我這一生,最敬重的人,就是我的外婆劉氏。抗戰初期,她被日軍火燒、刀砍、推入江中,所幸都能不死。她對我說:“麵臨死亡,不要驚慌!”後來,我多次在死亡邊緣遊走,從不驚慌,外婆的話,對我影響最大。
常有人問我對於生死的看法,我這一生走遍五湖四海,雖然慚愧鮮少建樹,然自忖對於佛教事業總是戮力以赴,因此每天都生活得法喜充滿。最難得的是,我曾經多次麵臨死亡。對於生死,我從外婆的話裏體悟到的是:生,未必可喜;死,亦未必可悲。

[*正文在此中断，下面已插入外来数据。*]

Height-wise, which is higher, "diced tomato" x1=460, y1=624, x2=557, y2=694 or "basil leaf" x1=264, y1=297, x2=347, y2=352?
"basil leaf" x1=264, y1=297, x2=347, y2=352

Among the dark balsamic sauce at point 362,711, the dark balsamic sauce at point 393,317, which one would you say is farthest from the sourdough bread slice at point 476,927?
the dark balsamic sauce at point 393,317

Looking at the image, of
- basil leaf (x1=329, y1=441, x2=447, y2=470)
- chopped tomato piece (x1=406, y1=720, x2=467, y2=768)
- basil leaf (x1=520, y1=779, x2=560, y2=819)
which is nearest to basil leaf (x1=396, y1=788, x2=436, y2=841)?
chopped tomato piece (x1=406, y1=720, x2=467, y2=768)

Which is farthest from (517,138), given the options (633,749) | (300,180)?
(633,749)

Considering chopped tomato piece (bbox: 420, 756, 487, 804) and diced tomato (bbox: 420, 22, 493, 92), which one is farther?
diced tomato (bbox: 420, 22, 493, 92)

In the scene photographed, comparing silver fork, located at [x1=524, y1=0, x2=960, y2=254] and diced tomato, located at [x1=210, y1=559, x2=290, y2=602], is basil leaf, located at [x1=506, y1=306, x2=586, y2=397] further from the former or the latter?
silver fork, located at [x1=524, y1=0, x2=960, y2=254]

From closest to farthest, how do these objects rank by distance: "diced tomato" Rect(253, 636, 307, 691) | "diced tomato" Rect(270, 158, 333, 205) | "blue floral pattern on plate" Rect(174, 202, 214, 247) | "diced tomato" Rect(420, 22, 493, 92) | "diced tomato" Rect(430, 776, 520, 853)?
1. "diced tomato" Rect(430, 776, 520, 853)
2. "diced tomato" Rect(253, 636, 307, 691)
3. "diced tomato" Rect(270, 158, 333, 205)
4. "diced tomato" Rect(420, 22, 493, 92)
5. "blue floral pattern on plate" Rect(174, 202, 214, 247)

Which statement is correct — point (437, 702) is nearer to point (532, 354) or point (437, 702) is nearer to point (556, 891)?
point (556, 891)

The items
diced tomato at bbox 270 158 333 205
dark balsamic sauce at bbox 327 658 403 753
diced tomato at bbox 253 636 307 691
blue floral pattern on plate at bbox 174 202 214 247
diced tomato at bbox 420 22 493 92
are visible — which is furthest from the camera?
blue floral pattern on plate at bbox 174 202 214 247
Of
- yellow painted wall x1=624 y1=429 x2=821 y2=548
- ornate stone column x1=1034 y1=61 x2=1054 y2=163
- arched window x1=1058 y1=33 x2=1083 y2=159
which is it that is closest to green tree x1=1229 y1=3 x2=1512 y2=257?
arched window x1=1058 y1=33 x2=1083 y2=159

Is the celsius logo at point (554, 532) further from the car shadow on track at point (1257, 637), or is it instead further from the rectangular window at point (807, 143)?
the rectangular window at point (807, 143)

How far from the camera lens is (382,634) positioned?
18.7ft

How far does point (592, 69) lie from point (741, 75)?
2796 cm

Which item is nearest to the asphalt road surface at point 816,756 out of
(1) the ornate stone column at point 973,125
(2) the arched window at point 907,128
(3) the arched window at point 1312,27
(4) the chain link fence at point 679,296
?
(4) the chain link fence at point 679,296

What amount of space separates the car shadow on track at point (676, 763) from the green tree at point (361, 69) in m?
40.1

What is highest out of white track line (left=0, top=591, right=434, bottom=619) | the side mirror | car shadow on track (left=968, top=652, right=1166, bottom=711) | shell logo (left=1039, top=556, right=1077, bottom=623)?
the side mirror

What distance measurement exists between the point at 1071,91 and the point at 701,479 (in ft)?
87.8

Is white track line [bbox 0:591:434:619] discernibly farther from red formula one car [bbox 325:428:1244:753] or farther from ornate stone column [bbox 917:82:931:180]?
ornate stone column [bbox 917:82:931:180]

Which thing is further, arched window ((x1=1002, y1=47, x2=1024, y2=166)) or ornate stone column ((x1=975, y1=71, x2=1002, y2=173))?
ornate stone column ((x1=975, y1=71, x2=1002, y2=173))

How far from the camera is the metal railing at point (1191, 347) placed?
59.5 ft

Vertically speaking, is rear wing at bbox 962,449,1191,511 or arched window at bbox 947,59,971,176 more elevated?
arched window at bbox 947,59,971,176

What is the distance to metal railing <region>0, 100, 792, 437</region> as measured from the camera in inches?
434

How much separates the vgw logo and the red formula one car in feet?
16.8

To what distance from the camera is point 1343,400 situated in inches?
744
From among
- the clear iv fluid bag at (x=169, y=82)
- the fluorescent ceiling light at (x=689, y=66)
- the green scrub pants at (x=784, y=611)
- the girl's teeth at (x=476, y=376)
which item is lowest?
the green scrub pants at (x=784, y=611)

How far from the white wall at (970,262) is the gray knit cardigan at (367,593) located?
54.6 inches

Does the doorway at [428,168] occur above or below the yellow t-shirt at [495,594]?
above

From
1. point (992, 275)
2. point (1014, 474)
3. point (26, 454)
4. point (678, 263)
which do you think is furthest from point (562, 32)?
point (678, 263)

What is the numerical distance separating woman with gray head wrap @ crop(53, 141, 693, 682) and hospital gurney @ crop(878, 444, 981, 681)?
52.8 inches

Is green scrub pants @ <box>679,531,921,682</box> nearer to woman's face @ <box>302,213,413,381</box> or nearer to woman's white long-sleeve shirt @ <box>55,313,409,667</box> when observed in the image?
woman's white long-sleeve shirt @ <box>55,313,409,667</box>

我小時候既膽大又頑皮。記得有一次路過一條大水溝,本想一躍而過,沒想到卻陷入水溝裏,一個碎玻璃瓶口穿足而過,將腳丫子截成兩半。頃刻間,鮮血如注,我隨手撕開衣角,胡亂包紮一番,回去也沒有看醫生,過了些時候,居然自己愈合起來。回想當時因為年紀太小,外婆的話、外婆的勇敢精神讓我不懂得害怕,覺得死了也沒什麽了不起。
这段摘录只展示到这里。